The second para graph in Reuter’s despatch on Tuesday spoke of Prime Minister Inder Kumar Gujral’s 13 party coalition” whereas another sentence referred to “the coalition’s 15-parties!” Was the ruling alliance splitting that fast? 50 years old, the world’s largest democracy is in trouble, a desperate search for political stability.

The main opposition party, the Bharatiya Janata Party (BJP) has already called for the Prime Minister’s resignation. The BJP is usually described as Hindu nationalist or ‘ultras’ and ‘extremists’ but India’s Marxist-Leninists and Leftists, still quite a force, brand the BJP “fascists”. In last week’s controversy however, the BJP made an obvious point. With the split in his own centrist, Janata Dal Mr. Gujral has lost the right to hold office. Mr. Yashwant Sinha, the party spokesman, was brutally blunt. Can a Prime Minister who cannot command over five percent of the total strength of the Lok Sabha, claim any authority, moral or political, to continue in office? Mr A.B. Bardhan, a ranking Communist party spokesman, was more tolerant. “Everybody in the United Front has suffered a loss of image”. In short, Mr. Gujral has the right to hold office but he has to demonstrate that his Janata Dal can command the support of a majority in the Lok Sabha on critical issues..... Well within the rules but caught up in the familiar parliamentary numbers game.

And that game is usually dominated by parties, groups and ‘fronts’ that are advocates of “special interests” or fairly well-defined constituencies.... women, labour, professions, social justice, human rights, etc. What when these “constituencies” are articulate well-knit interest groups?

• _Task details_
Answer these questions from the extract on Indian coalition politics:
1. How old does it say the world's largest democracy is?
2. Who is named as the spokesman who was "brutally blunt"?
3. Which constituencies does it list as examples of "special interests"?

• _Data shown_
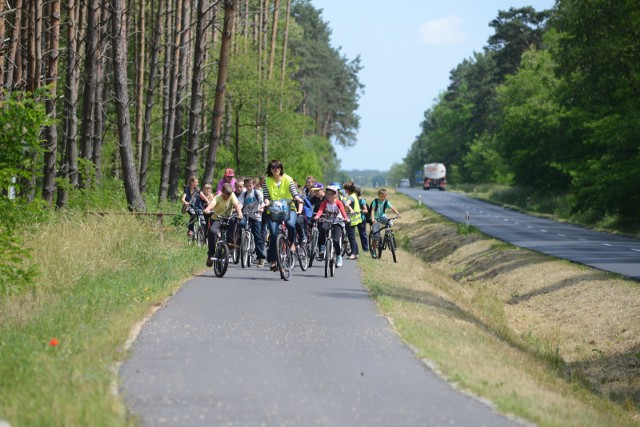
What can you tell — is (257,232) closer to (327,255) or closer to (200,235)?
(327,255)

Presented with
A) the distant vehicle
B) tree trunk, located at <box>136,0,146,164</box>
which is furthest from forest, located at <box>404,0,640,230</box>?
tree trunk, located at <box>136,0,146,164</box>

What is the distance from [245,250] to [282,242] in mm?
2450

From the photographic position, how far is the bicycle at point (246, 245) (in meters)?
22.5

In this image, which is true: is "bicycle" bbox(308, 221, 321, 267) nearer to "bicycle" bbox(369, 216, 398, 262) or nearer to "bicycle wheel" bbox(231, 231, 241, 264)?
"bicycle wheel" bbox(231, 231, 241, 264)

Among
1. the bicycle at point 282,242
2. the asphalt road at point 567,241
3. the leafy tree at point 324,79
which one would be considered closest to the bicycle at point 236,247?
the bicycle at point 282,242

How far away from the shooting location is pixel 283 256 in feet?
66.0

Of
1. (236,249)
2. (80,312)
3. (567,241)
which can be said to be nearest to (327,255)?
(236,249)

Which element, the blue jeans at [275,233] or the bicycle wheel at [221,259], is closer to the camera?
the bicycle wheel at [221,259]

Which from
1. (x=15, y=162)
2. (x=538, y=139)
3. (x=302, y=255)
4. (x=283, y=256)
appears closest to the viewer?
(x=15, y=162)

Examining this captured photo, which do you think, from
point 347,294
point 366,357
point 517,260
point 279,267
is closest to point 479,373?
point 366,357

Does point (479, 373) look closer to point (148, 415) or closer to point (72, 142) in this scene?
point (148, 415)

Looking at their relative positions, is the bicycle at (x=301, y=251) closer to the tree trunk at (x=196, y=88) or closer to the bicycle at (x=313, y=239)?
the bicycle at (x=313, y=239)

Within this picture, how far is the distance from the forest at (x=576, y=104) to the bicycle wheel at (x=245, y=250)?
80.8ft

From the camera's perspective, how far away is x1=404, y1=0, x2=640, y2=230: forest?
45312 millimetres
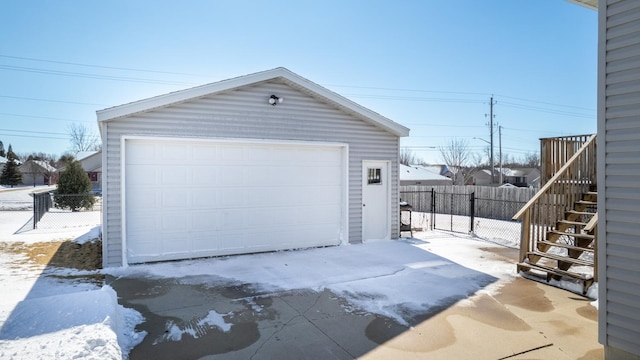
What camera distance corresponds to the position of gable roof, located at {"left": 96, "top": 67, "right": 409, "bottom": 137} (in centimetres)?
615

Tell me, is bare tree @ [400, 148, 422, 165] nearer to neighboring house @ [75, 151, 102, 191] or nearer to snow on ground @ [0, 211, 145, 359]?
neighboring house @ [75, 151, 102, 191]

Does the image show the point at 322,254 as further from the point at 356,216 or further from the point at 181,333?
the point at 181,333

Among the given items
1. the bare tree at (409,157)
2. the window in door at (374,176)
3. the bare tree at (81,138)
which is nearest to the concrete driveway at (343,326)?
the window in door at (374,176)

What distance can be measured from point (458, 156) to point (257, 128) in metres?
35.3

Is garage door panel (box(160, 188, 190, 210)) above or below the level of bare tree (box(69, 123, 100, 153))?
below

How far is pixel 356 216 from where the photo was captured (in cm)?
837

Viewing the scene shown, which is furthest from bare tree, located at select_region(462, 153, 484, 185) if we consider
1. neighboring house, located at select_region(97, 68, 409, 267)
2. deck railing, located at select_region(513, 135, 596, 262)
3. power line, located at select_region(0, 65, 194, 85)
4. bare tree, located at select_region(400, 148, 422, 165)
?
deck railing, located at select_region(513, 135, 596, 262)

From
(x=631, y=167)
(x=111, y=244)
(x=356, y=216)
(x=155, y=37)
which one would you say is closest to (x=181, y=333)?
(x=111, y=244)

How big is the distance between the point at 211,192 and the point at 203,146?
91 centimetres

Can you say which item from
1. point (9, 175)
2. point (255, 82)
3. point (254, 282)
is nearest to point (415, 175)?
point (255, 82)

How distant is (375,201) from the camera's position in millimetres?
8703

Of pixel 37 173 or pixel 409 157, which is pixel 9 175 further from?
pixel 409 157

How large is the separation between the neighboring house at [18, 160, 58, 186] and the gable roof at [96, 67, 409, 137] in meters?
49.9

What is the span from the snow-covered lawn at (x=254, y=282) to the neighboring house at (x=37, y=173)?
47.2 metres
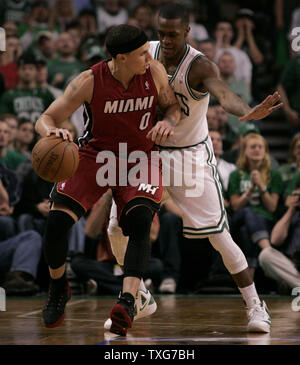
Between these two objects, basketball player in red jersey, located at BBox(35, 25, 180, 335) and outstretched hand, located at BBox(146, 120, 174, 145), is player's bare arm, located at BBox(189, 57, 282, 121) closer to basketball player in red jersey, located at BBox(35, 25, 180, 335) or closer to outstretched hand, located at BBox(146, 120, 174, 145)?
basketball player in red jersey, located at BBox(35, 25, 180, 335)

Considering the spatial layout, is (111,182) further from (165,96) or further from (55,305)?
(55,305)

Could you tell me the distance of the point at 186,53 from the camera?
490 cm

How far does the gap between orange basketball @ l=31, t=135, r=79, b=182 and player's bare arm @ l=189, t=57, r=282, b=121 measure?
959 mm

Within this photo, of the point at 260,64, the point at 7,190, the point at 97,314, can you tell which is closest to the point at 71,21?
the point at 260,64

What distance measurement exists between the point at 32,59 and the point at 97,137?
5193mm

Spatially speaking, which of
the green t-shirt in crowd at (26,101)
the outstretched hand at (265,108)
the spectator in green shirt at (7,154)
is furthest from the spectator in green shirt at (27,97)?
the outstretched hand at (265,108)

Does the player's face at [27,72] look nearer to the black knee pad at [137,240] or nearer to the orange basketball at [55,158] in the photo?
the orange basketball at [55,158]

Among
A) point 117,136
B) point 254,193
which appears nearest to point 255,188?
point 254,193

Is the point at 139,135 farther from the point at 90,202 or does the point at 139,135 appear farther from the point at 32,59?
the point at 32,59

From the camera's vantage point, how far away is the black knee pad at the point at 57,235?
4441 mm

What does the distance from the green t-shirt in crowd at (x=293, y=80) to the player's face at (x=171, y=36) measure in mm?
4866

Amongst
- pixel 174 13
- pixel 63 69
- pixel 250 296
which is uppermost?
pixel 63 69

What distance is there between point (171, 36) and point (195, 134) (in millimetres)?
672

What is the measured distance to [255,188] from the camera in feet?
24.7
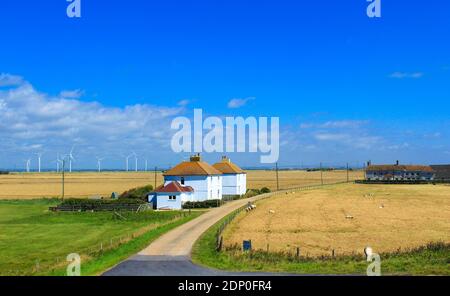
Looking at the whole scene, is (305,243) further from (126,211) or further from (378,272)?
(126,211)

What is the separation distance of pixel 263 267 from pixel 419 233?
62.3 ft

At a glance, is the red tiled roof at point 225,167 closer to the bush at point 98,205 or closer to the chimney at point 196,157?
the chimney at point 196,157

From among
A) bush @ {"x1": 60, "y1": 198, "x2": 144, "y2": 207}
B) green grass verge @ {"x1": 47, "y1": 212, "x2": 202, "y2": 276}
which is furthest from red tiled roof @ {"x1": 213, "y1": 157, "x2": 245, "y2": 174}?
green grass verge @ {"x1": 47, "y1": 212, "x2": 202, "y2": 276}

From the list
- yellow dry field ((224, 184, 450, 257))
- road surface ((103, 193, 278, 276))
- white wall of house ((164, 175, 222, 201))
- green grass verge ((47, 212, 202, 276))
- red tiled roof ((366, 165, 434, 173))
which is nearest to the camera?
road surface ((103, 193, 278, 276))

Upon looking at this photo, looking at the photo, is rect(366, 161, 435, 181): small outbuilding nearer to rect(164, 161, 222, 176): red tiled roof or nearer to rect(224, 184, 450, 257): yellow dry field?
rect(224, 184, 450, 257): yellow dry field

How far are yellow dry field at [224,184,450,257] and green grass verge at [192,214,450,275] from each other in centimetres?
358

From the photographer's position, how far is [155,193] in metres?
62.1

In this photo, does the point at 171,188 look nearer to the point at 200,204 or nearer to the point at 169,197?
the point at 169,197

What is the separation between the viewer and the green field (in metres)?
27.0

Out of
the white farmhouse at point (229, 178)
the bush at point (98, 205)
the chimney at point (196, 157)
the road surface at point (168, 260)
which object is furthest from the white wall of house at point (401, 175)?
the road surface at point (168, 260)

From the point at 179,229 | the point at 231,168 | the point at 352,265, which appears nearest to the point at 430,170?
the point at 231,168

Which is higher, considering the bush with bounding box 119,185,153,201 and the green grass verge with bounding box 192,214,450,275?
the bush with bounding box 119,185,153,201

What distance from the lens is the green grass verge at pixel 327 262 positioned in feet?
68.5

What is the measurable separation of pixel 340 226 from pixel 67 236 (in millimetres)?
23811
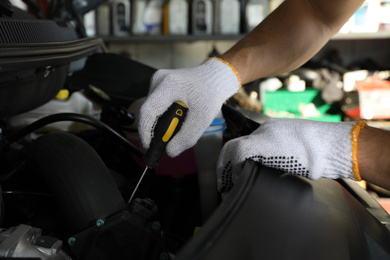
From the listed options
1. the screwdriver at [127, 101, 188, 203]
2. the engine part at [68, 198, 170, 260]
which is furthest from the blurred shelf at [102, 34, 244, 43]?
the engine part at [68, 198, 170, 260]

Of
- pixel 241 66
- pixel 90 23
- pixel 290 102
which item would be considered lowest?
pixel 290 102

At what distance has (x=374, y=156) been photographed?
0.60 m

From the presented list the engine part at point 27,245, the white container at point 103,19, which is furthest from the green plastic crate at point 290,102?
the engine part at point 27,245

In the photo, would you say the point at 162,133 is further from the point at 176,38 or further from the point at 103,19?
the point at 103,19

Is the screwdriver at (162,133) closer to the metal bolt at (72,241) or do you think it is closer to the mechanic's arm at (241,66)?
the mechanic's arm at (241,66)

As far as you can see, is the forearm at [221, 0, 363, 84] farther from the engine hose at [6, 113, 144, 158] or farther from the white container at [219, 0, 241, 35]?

• _Result_
1. 50 years old.
2. Mr. Yashwant Sinha.
3. Women, labour, professions, social justice, and human rights.